- **EXERCÍCIOS PROPOSTOS**
#1 Segundo o texto de origem, qual é o título original do livro de Peter Bergen?
#2 Indique se cada afirmação concorda com o texto de origem e cite as palavras que o comprovam: (a) Peter Bergen é analista de segurança nacional da CNN; (b) a "Carta à América" de Bin Laden é de 2005; (c) o texto apresenta Bin Laden como um pensador profundo.
#3 Transcreva fielmente o trecho do texto de origem desde "Osama bin Laden foi" até "sua inteira responsabilidade.", inclusive.

- **TEXTO DE ORIGEM**
# # # #

Osama bin Laden foi um assassino em massa, não um influenciador do TikTok

CNN , Peter Bergen
18 nov 2023, 11:35
Osama Bin Laden

OPINIÃO || O facto de pessoas no TikTok estarem a exaltar a "Carta à América" de Bin Laden, de 2002 em vídeos vistos milhões de vezes é simplesmente desconcertante.

Nota do Editor: Peter Bergen é analista de segurança nacional da CNN, vice-presidente da New America, professor de prática na Arizona State University e apresentador do podcast “In the Room”. É o autor do livro "The Rise and Fall of Osama bin Laden" [tradução à letra, “A Ascensão e Queda de Osama bin Laden”]. As opiniões expressas neste comentário são da sua inteira responsabilidade.

 

Sejamos claros: Osama bin Laden não era um pensador profundo, mas o líder de um grupo responsável pela morte de milhares de americanos e outros ocidentais, bem como de dezenas de milhares de pessoas em países de maioria muçulmana.

# # # #

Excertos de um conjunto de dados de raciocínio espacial
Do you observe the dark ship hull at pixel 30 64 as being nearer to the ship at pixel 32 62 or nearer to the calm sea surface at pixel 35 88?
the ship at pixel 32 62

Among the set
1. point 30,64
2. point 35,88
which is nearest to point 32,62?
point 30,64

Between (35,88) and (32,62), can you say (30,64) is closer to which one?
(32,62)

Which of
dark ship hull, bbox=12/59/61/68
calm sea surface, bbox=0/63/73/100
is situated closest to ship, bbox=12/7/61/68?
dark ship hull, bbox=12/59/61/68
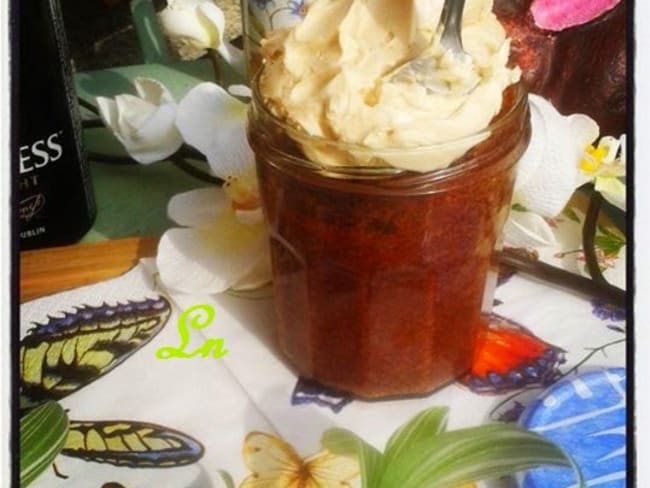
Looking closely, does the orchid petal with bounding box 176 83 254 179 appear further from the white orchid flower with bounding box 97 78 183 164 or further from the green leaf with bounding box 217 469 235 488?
the green leaf with bounding box 217 469 235 488

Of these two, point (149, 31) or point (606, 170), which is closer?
point (606, 170)

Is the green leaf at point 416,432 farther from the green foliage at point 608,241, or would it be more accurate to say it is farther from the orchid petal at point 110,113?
the orchid petal at point 110,113

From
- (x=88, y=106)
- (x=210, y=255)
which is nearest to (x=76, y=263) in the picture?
(x=210, y=255)

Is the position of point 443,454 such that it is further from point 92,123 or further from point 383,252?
point 92,123

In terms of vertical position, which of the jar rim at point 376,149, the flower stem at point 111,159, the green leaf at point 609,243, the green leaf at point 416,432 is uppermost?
the jar rim at point 376,149

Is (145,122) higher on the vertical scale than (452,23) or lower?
lower

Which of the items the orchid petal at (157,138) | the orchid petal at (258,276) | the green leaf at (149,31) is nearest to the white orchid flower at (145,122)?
the orchid petal at (157,138)
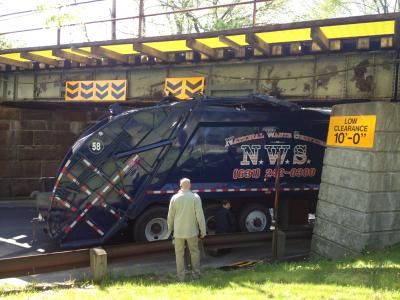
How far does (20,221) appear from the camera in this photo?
13055mm

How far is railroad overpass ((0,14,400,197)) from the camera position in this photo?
9391 mm

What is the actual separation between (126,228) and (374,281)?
5.42 m

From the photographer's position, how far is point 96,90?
14.0 m

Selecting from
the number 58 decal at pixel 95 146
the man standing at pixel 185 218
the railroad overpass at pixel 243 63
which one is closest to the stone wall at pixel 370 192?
the railroad overpass at pixel 243 63

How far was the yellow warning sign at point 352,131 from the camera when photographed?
750 cm

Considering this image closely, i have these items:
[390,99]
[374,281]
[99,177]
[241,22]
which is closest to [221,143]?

# # # #

- **EXERCÍCIO RESOLVIDO**
#1 "The Rise and Fall of Osama bin Laden".

#2
(a) Sim: «Peter Bergen é analista de segurança nacional da CNN».
(b) Não: «a "Carta à América" de Bin Laden, de 2002».
(c) Não: «Osama bin Laden não era um pensador profundo».

#3
Osama bin Laden foi um assassino em massa, não um influenciador do TikTok

CNN , Peter Bergen
18 nov 2023, 11:35
Osama Bin Laden

OPINIÃO || O facto de pessoas no TikTok estarem a exaltar a "Carta à América" de Bin Laden, de 2002 em vídeos vistos milhões de vezes é simplesmente desconcertante.

Nota do Editor: Peter Bergen é analista de segurança nacional da CNN, vice-presidente da New America, professor de prática na Arizona State University e apresentador do podcast “In the Room”. É o autor do livro "The Rise and Fall of Osama bin Laden" [tradução à letra, “A Ascensão e Queda de Osama bin Laden”]. As opiniões expressas neste comentário são da sua inteira responsabilidade.